» TEXTE SOURCE
%%
Un ado blessé au cou avec des ciseaux lors de son interpellation : la police des polices saisie

Police

ENQUÊTE - Après qu'un adolescent de 17 ans a été blessé au cou avec une paire de ciseaux lors de son interpellation samedi en Seine-Saint-Denis, la "police des polices" a été saisie "afin de faire toute la lumière sur cette affaire".

Les faits remontent à samedi, lorsqu'une patrouille de la brigade anticriminalité (BAC) a contrôlé, dans la petite commune de Vaujours, en Seine-Saint-Denis, un groupe de jeunes suspecté d'avoir proféré des insultes sur son passage. Alors que les récits sur la suite des événements divergent selon les sources, l'un des adolescents, cité par Le Point, affirme qu'un fonctionnaire s'est avancé vers lui avec une paire de ciseaux qu'il venait de récupérer lors du contrôle et l'a blessé au cou.  Il "me les a plantés dans la gorge, à droite de la pomme d'Adam", affirme ce dernier, précisant avoir dû endiguer le saignement avec son t-shirt puis reçu trois points de suture à l'hôpital avant d'être placé en garde à vue.

"Afin de faire toute la lumière sur cette affaire", le préfet de police a saisi l'Inspection générale de la police nationale (IGPN), a indiqué la préfecture de police (PP) à l'AFP.

Une plaie "peu profonde et sans danger"
%%
» JEU DE DONNÉES
%%
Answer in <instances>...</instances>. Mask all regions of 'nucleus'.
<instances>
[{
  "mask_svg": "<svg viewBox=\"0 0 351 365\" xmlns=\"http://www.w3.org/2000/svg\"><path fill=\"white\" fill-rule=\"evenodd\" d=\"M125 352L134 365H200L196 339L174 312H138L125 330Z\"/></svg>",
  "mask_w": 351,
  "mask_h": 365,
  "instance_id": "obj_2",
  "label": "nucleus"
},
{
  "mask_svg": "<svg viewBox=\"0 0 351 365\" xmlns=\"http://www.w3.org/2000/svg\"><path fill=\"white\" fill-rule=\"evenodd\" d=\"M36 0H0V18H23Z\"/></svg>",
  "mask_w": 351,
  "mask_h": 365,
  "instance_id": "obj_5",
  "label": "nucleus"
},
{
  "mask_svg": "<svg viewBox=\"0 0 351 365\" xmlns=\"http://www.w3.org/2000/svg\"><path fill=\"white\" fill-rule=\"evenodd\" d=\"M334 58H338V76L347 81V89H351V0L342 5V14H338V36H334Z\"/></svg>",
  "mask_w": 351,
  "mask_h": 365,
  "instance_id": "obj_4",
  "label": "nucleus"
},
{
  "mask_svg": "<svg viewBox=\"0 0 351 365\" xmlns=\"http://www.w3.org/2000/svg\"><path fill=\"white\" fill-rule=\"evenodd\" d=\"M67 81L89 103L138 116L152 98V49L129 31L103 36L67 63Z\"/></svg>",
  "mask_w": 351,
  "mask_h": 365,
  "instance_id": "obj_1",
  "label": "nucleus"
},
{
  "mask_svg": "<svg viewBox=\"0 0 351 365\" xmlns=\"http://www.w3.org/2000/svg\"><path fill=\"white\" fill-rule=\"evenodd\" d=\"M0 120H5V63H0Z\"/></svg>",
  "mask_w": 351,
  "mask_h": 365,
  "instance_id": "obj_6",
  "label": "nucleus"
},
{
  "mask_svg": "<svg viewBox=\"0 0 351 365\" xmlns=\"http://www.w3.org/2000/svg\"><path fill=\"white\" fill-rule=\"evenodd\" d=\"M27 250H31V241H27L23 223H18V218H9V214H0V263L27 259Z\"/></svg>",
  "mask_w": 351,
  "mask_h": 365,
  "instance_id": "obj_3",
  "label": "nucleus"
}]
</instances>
%%
» CONSIGNES
1) Résume en deux phrases l'article sur l'ado blessé à Vaujours.
2) Rédige la suite de l'article sur l'ado blessé à Vaujours, après sa dernière ligne.

» RÉPONSES
1) Samedi, à Vaujours en Seine-Saint-Denis, un adolescent de 17 ans a été blessé au cou avec une paire de ciseaux lors d'un contrôle de la BAC visant un groupe de jeunes soupçonnés d'avoir lancé des insultes. Les récits divergent selon les sources, et le préfet de police a saisi l'IGPN pour faire toute la lumière sur cette affaire.

2)
Sur le déroulé de l'interpellation, la préfecture de police indique de son côté que le jeune homme s'est "rebellé" et a été "blessé par une paire de ciseaux qu'il avait en sa possession". Et d'évoquer une plaie "peu profonde et sans danger". Soulignant que le fonctionnaire avait "écarté" la paire de ciseaux qui pouvait devenir "une arme par destination", une source policière a insisté sur le fait que la blessure du lycéen est "accidentelle". 

La préfecture de police ajoute que le père du lycéen, arrivé rapidement sur place, a "insulté puis menacé à son tour le policier", lui valant d'être placé en garde à vue le lendemain. Il a fait l'objet d'un rappel à la loi, a précisé à l'AFP le parquet de Bobigny. Le policier a déposé plainte pour "menaces de mort et outrages", a ajouté le parquet, précisant qu'il n'était pas, à ce stade, saisi d'une plainte déposée par l'adolescent ou son père. La procédure visant l'adolescent a, quant à elle, été transmise au parquet "pour analyse".